After announcing in June it was ready with a battery capable of lasting more than a million miles, CATL has now revealed it is developing a battery that could potentially see the price of electric vehicles come down to match their internal-combustion counterparts or even undercut them.
A senior executive for the Chinese battery supplier, Meng Xiangfeng, told an industry conference held in Shanghai on Saturday that CATL is developing a battery that doesn't require nickel or cobalt, Reuters reported.
The metals are typically used for the cathodes in batteries. Eliminating their use would not only reduce the price of batteries, it would also alleviate concerns over ethical sourcing of the metals.

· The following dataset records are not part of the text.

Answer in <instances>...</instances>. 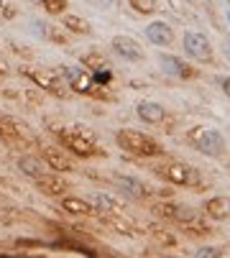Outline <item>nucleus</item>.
I'll return each mask as SVG.
<instances>
[{
  "mask_svg": "<svg viewBox=\"0 0 230 258\" xmlns=\"http://www.w3.org/2000/svg\"><path fill=\"white\" fill-rule=\"evenodd\" d=\"M115 143H118L120 151L130 154V156H141V159H151V156H161L164 148L161 143L141 131H133V128H120L115 133Z\"/></svg>",
  "mask_w": 230,
  "mask_h": 258,
  "instance_id": "nucleus-1",
  "label": "nucleus"
},
{
  "mask_svg": "<svg viewBox=\"0 0 230 258\" xmlns=\"http://www.w3.org/2000/svg\"><path fill=\"white\" fill-rule=\"evenodd\" d=\"M62 146L66 148V151H72L82 159H90V156H95L100 154V143L95 138V133L90 131V128L84 125H69V128H59L56 131Z\"/></svg>",
  "mask_w": 230,
  "mask_h": 258,
  "instance_id": "nucleus-2",
  "label": "nucleus"
},
{
  "mask_svg": "<svg viewBox=\"0 0 230 258\" xmlns=\"http://www.w3.org/2000/svg\"><path fill=\"white\" fill-rule=\"evenodd\" d=\"M187 141L197 148L200 154L210 156V159H220L228 151V141H225V136L218 131V128H202V125L192 128V131L187 133Z\"/></svg>",
  "mask_w": 230,
  "mask_h": 258,
  "instance_id": "nucleus-3",
  "label": "nucleus"
},
{
  "mask_svg": "<svg viewBox=\"0 0 230 258\" xmlns=\"http://www.w3.org/2000/svg\"><path fill=\"white\" fill-rule=\"evenodd\" d=\"M156 174L169 182V184H176V187H197L202 182L200 171L184 161H166V164H158L156 166Z\"/></svg>",
  "mask_w": 230,
  "mask_h": 258,
  "instance_id": "nucleus-4",
  "label": "nucleus"
},
{
  "mask_svg": "<svg viewBox=\"0 0 230 258\" xmlns=\"http://www.w3.org/2000/svg\"><path fill=\"white\" fill-rule=\"evenodd\" d=\"M182 49L190 59H197V61H210L212 59V44L210 38L200 31H187L182 38Z\"/></svg>",
  "mask_w": 230,
  "mask_h": 258,
  "instance_id": "nucleus-5",
  "label": "nucleus"
},
{
  "mask_svg": "<svg viewBox=\"0 0 230 258\" xmlns=\"http://www.w3.org/2000/svg\"><path fill=\"white\" fill-rule=\"evenodd\" d=\"M110 46L123 61H144V56H146L141 44H138L136 38H130V36H112Z\"/></svg>",
  "mask_w": 230,
  "mask_h": 258,
  "instance_id": "nucleus-6",
  "label": "nucleus"
},
{
  "mask_svg": "<svg viewBox=\"0 0 230 258\" xmlns=\"http://www.w3.org/2000/svg\"><path fill=\"white\" fill-rule=\"evenodd\" d=\"M62 74L74 92H92L95 87V79H92V72H87V67H64Z\"/></svg>",
  "mask_w": 230,
  "mask_h": 258,
  "instance_id": "nucleus-7",
  "label": "nucleus"
},
{
  "mask_svg": "<svg viewBox=\"0 0 230 258\" xmlns=\"http://www.w3.org/2000/svg\"><path fill=\"white\" fill-rule=\"evenodd\" d=\"M0 138H6L13 146H28L26 125L18 123L16 118H0Z\"/></svg>",
  "mask_w": 230,
  "mask_h": 258,
  "instance_id": "nucleus-8",
  "label": "nucleus"
},
{
  "mask_svg": "<svg viewBox=\"0 0 230 258\" xmlns=\"http://www.w3.org/2000/svg\"><path fill=\"white\" fill-rule=\"evenodd\" d=\"M41 90H49V92H56V95H62V90H64V74H59V72H54V69H34V72H26Z\"/></svg>",
  "mask_w": 230,
  "mask_h": 258,
  "instance_id": "nucleus-9",
  "label": "nucleus"
},
{
  "mask_svg": "<svg viewBox=\"0 0 230 258\" xmlns=\"http://www.w3.org/2000/svg\"><path fill=\"white\" fill-rule=\"evenodd\" d=\"M146 38L154 46H172L174 44V28L166 20H151L146 26Z\"/></svg>",
  "mask_w": 230,
  "mask_h": 258,
  "instance_id": "nucleus-10",
  "label": "nucleus"
},
{
  "mask_svg": "<svg viewBox=\"0 0 230 258\" xmlns=\"http://www.w3.org/2000/svg\"><path fill=\"white\" fill-rule=\"evenodd\" d=\"M161 67H164L166 74L179 77V79H194V77H197V69H192L184 59L172 56V54H161Z\"/></svg>",
  "mask_w": 230,
  "mask_h": 258,
  "instance_id": "nucleus-11",
  "label": "nucleus"
},
{
  "mask_svg": "<svg viewBox=\"0 0 230 258\" xmlns=\"http://www.w3.org/2000/svg\"><path fill=\"white\" fill-rule=\"evenodd\" d=\"M136 115L141 118L144 123H148V125H158L161 120L166 118V110L156 100H141L136 105Z\"/></svg>",
  "mask_w": 230,
  "mask_h": 258,
  "instance_id": "nucleus-12",
  "label": "nucleus"
},
{
  "mask_svg": "<svg viewBox=\"0 0 230 258\" xmlns=\"http://www.w3.org/2000/svg\"><path fill=\"white\" fill-rule=\"evenodd\" d=\"M204 212H207V218L210 220H228L230 218V197H212V200H207L204 202Z\"/></svg>",
  "mask_w": 230,
  "mask_h": 258,
  "instance_id": "nucleus-13",
  "label": "nucleus"
},
{
  "mask_svg": "<svg viewBox=\"0 0 230 258\" xmlns=\"http://www.w3.org/2000/svg\"><path fill=\"white\" fill-rule=\"evenodd\" d=\"M44 161L54 171H72V159H69L64 151H59V148H54V146L44 148Z\"/></svg>",
  "mask_w": 230,
  "mask_h": 258,
  "instance_id": "nucleus-14",
  "label": "nucleus"
},
{
  "mask_svg": "<svg viewBox=\"0 0 230 258\" xmlns=\"http://www.w3.org/2000/svg\"><path fill=\"white\" fill-rule=\"evenodd\" d=\"M34 182H36V187L44 192V195H49V197H56V195H62V192H66L64 179L56 177V174H44V177H38Z\"/></svg>",
  "mask_w": 230,
  "mask_h": 258,
  "instance_id": "nucleus-15",
  "label": "nucleus"
},
{
  "mask_svg": "<svg viewBox=\"0 0 230 258\" xmlns=\"http://www.w3.org/2000/svg\"><path fill=\"white\" fill-rule=\"evenodd\" d=\"M18 169H20L26 177H31V179H38V177L46 174L41 159H36V156H20V159H18Z\"/></svg>",
  "mask_w": 230,
  "mask_h": 258,
  "instance_id": "nucleus-16",
  "label": "nucleus"
},
{
  "mask_svg": "<svg viewBox=\"0 0 230 258\" xmlns=\"http://www.w3.org/2000/svg\"><path fill=\"white\" fill-rule=\"evenodd\" d=\"M62 207L66 212H72V215H92V212H98L95 207H92L87 200H82V197H64Z\"/></svg>",
  "mask_w": 230,
  "mask_h": 258,
  "instance_id": "nucleus-17",
  "label": "nucleus"
},
{
  "mask_svg": "<svg viewBox=\"0 0 230 258\" xmlns=\"http://www.w3.org/2000/svg\"><path fill=\"white\" fill-rule=\"evenodd\" d=\"M64 28L74 31V33H90V23L80 15H64Z\"/></svg>",
  "mask_w": 230,
  "mask_h": 258,
  "instance_id": "nucleus-18",
  "label": "nucleus"
},
{
  "mask_svg": "<svg viewBox=\"0 0 230 258\" xmlns=\"http://www.w3.org/2000/svg\"><path fill=\"white\" fill-rule=\"evenodd\" d=\"M115 182H118L123 189H128L130 195H136V197H144V195H146V187H144L141 182H138V179H130V177H118Z\"/></svg>",
  "mask_w": 230,
  "mask_h": 258,
  "instance_id": "nucleus-19",
  "label": "nucleus"
},
{
  "mask_svg": "<svg viewBox=\"0 0 230 258\" xmlns=\"http://www.w3.org/2000/svg\"><path fill=\"white\" fill-rule=\"evenodd\" d=\"M95 210L98 212H120V205L108 195H98L95 197Z\"/></svg>",
  "mask_w": 230,
  "mask_h": 258,
  "instance_id": "nucleus-20",
  "label": "nucleus"
},
{
  "mask_svg": "<svg viewBox=\"0 0 230 258\" xmlns=\"http://www.w3.org/2000/svg\"><path fill=\"white\" fill-rule=\"evenodd\" d=\"M130 8L138 10V13H154L156 5H158V0H128Z\"/></svg>",
  "mask_w": 230,
  "mask_h": 258,
  "instance_id": "nucleus-21",
  "label": "nucleus"
},
{
  "mask_svg": "<svg viewBox=\"0 0 230 258\" xmlns=\"http://www.w3.org/2000/svg\"><path fill=\"white\" fill-rule=\"evenodd\" d=\"M194 258H222V253H220V248H215V246H204V248L197 251Z\"/></svg>",
  "mask_w": 230,
  "mask_h": 258,
  "instance_id": "nucleus-22",
  "label": "nucleus"
},
{
  "mask_svg": "<svg viewBox=\"0 0 230 258\" xmlns=\"http://www.w3.org/2000/svg\"><path fill=\"white\" fill-rule=\"evenodd\" d=\"M44 8L49 10V13H62L66 8V0H41Z\"/></svg>",
  "mask_w": 230,
  "mask_h": 258,
  "instance_id": "nucleus-23",
  "label": "nucleus"
},
{
  "mask_svg": "<svg viewBox=\"0 0 230 258\" xmlns=\"http://www.w3.org/2000/svg\"><path fill=\"white\" fill-rule=\"evenodd\" d=\"M218 84H220V90H222V95L230 100V77H220L218 79Z\"/></svg>",
  "mask_w": 230,
  "mask_h": 258,
  "instance_id": "nucleus-24",
  "label": "nucleus"
},
{
  "mask_svg": "<svg viewBox=\"0 0 230 258\" xmlns=\"http://www.w3.org/2000/svg\"><path fill=\"white\" fill-rule=\"evenodd\" d=\"M38 3H41V0H38Z\"/></svg>",
  "mask_w": 230,
  "mask_h": 258,
  "instance_id": "nucleus-25",
  "label": "nucleus"
}]
</instances>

Rival companies, including some automakers, are also developing batteries that avoid the use of expensive materials. In May, GM said it was developing batteries with reduced cobalt and also some zero-cobalt designs.
GM's new Ultium battery will likely be priced below the $100 per kilowatt-hour mark, due to its reduced reliance on cobalt. Driving the price down further means GM would be able to build EVs at the same price or lower as internal-combustion models, the automaker said.
CATL's battery developments extend further, though. For instance, the company is also looking to integrate batteries directly into a vehicle's frame.
CATL is a supplier for multiple automakers including BMW, Geely, Tesla, Toyota and Volkswagen. It produces all of its batteries in China at present, but it is constructing a plant in the German state of Thuringia. The German plant, which will be operational in 2022, will use 100% renewable energy.